_THE PROBLEM_
Up to and including the line that holds "kang impression.jpg Télécharger", copy every line of the records below exactly, starting at the first; leave pictures out.

_THE RECORDS_
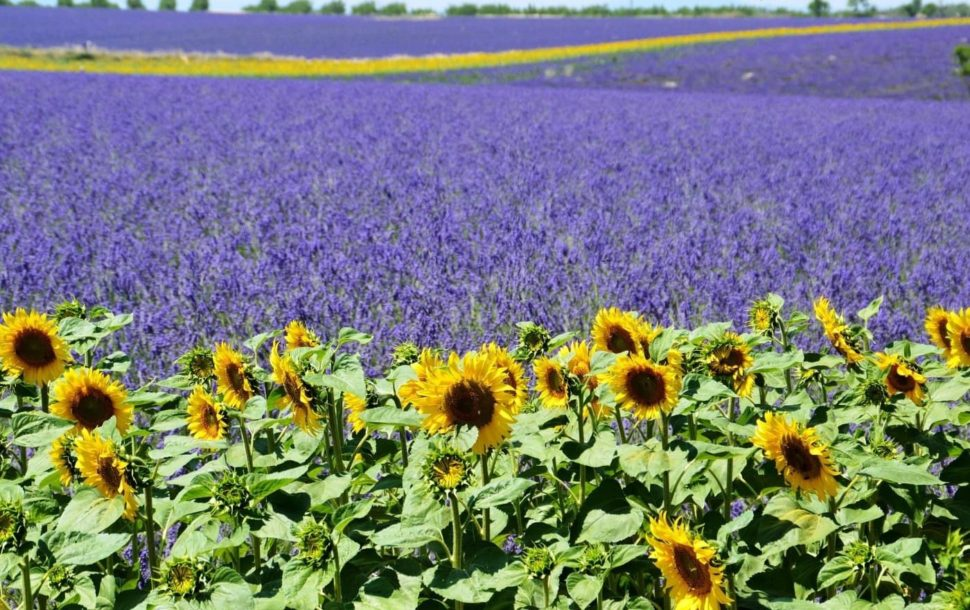 Pole Levandule - Provence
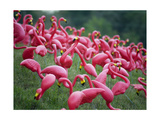 Flamingos Photographic Print by John Gusky
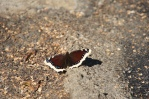 Mourning Cloak (Nymphalis antiopa) feeding on fluid leaking from dumpster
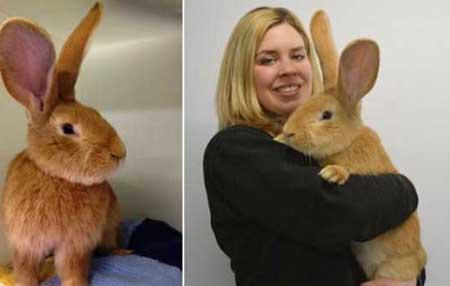 خرگوش قهوه ای رنگ و غول پیکر به اندزه سگ (عکس)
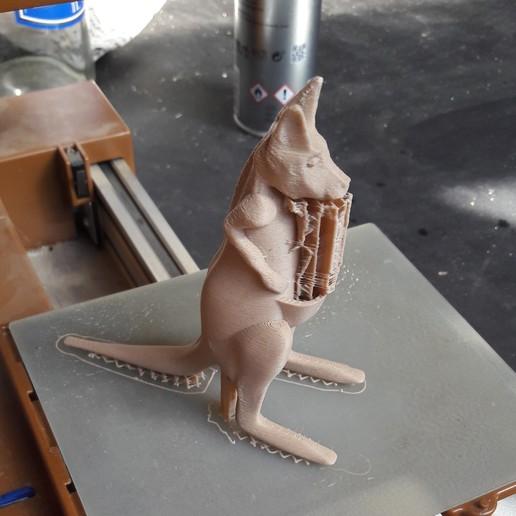 kang impression.jpg Télécharger fichier STL gratuit kangourou • Plan à imprimer en 3D, micaldez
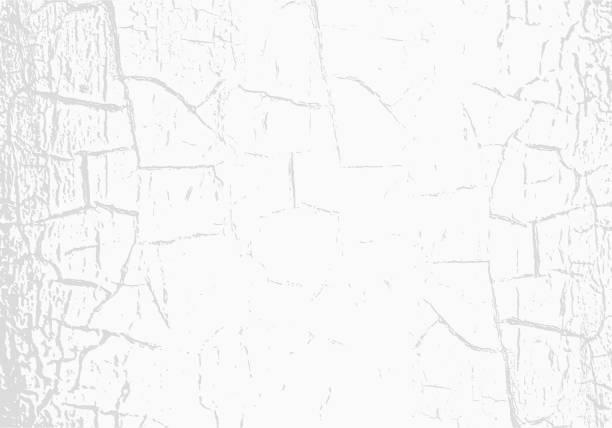 ilustrações, clipart, desenhos animados e ícones de textura de mármore de vetor com tinta branca rachada. arranhões. sutil fundo cinzento claro. pano de fundo abstrato grunge - texturas de riscos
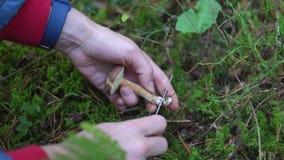 Colección de álamo temblón comestible de las setas en el bosque en el musgo almacen de video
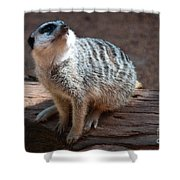 The Meercat  Shower Curtain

_WRITTEN ANSWER_
 Pole Levandule - Provence
 Flamingos Photographic Print by John Gusky
 Mourning Cloak (Nymphalis antiopa) feeding on fluid leaking from dumpster
 خرگوش قهوه ای رنگ و غول پیکر به اندزه سگ (عکس)
 kang impression.jpg Télécharger fichier STL gratuit kangourou • Plan à imprimer en 3D, micaldez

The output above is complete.